Spatial reasoning dataset excerpts:
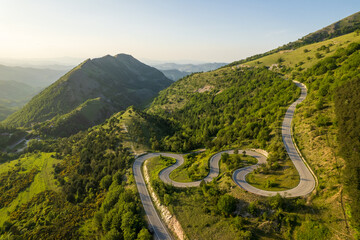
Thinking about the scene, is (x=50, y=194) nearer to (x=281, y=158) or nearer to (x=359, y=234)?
(x=281, y=158)

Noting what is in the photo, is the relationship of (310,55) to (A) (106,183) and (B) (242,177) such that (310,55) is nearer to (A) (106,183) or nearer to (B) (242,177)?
(B) (242,177)

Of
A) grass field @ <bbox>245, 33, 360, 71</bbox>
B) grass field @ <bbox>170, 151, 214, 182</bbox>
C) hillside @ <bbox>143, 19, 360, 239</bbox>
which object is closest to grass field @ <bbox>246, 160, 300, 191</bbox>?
hillside @ <bbox>143, 19, 360, 239</bbox>

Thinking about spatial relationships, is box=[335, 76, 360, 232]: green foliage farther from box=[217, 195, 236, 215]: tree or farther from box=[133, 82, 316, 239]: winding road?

*What the exercise asks*: Render the material as a Markdown table with the columns "Row" and "Line", beginning at the line that contains "Noting what is" and continuing through the end of the material. Number each row and omit blank lines.

*Response to this task*:
| Row | Line |
|---|---|
| 1 | Noting what is in the photo, is the relationship of (310,55) to (A) (106,183) and (B) (242,177) such that (310,55) is nearer to (A) (106,183) or nearer to (B) (242,177)? |
| 2 | (B) (242,177) |
| 3 | Of |
| 4 | A) grass field @ <bbox>245, 33, 360, 71</bbox> |
| 5 | B) grass field @ <bbox>170, 151, 214, 182</bbox> |
| 6 | C) hillside @ <bbox>143, 19, 360, 239</bbox> |
| 7 | which object is closest to grass field @ <bbox>246, 160, 300, 191</bbox>? |
| 8 | hillside @ <bbox>143, 19, 360, 239</bbox> |
| 9 | Thinking about spatial relationships, is box=[335, 76, 360, 232]: green foliage farther from box=[217, 195, 236, 215]: tree or farther from box=[133, 82, 316, 239]: winding road? |